Prior to issuing the CIDs, the CFPB filed suit against all petitioners, except for Upper Lake Processing Services, Inc., in the U.S. District Court for Kansas. Like the CIDs, the CFPB alleged that the petitioners engaged in unfair, deceptive, and abusive acts prohibited by the CFPB.  Additionally, the CFPB alleged violations of the Truth in Lending Act by not disclosing the annual percentage rate on their loans. In January 2018, the CFPB voluntarily dismissed the action against the petitioners without prejudice. Accordingly, it is surprising to see this second move by the CFPB of a CID against the petitioners.

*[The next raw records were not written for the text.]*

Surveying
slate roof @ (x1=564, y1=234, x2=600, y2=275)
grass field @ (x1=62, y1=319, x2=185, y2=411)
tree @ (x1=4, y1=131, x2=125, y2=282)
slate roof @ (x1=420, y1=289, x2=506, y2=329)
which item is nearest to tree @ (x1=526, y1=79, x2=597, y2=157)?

Denial to Set Aside the CIDs

Director Kraninger addressed each of the five arguments raised by the petitioners in the decision rejecting the request to set aside the CIDs:

  1. CFPB’s Lack of Authority to Investigate Tribe – According to Kraninger, the Ninth Circuit’s decision in CFPB v. Great Plains Lending “expressly rejected” all of the arguments raised by the petitioners as to the CFPB’s lack of investigative and enforcement authority. Specifically, as to sovereign immunity, the director concluded that “whether Congress has abrogated tribal immunity is irrelevant because Indian tribes do not enjoy sovereign immunity from suits brought by the federal government.”
  2. Protective Order Issued by Tribe Regulator – In reliance on a protective order issued by the Tribe’s Tribal Consumer Financial Services Regulatory Commissions, the petitioners argued that they are instructed “to file with the Commission—rather than with the CFPB—the information responsive to the CIDs.” Rejecting this argument, Kraninger concluded that “nothing in the CFPA requires the Bureau to coordinate with any state or tribe before issuing a CID or otherwise carrying out its authority and responsibility to investigate potential violations of federal consumer financial law.” Additionally, the director noted that “nothing in the CFPA (or any other law) permits any state or tribe to countermand the Bureau’s investigative demands.”
  3. The CIDs’ Purpose – The petitioners claimed that the CIDs lack a proper purpose because the CIDs “make an ‘end-run’ around the discovery process and the statute of limitations that would have applied” to the CFPB’s 2017 litigation. Kraninger claims that because the CFPB dismissed the 2017 action without prejudice, it is not precluded from refiling the action against the petitioners. Additionally, the director takes the position that the CFPB is permitted to request information outside the statute of limitations, “because such conduct can bear on conduct within the limitations period.”
  4. Overbroad and Unduly Burdensome – According to Kraninger, the petitioners failed to meaningfully engage in a meet-and-confer process required under the CFPB’s rules, and even if the petitioners had preserved this argument, the petitioners relied on “conclusory” arguments as to why the CIDs were overbroad and burdensome. The director, however, did not foreclose further discussion as to scope.
  5. Seila Law – Finally, Kraninger rejected a request for a stay based on Seila Law because “the administrative process set out in the Bureau’s statute and regulations for petitioning to modify or set aside a CID is not the proper forum for raising and adjudicating challenges to the constitutionality of the Bureau’s statute.”

Takeaway

The CFPB’s issuance and defense of the CIDs appears to signal a shift at the CFPB back towards a more aggressive enforcement approach to tribal lending. Indeed, while the pandemic crisis persists, CFPB’s enforcement activity in general has not shown signs of slowing. This is true even as the Seila Law constitutional challenge to the CFPB is pending. Tribal lending entities should be tuning up their compliance management programs for compliance with federal consumer lending laws, including audits, to ensure they are ready for federal regulatory review.

DISCLAIMER: Because of the generality of this update, the information provided herein may not be applicable in all situations and should not be acted upon without specific legal advice based on particular situations.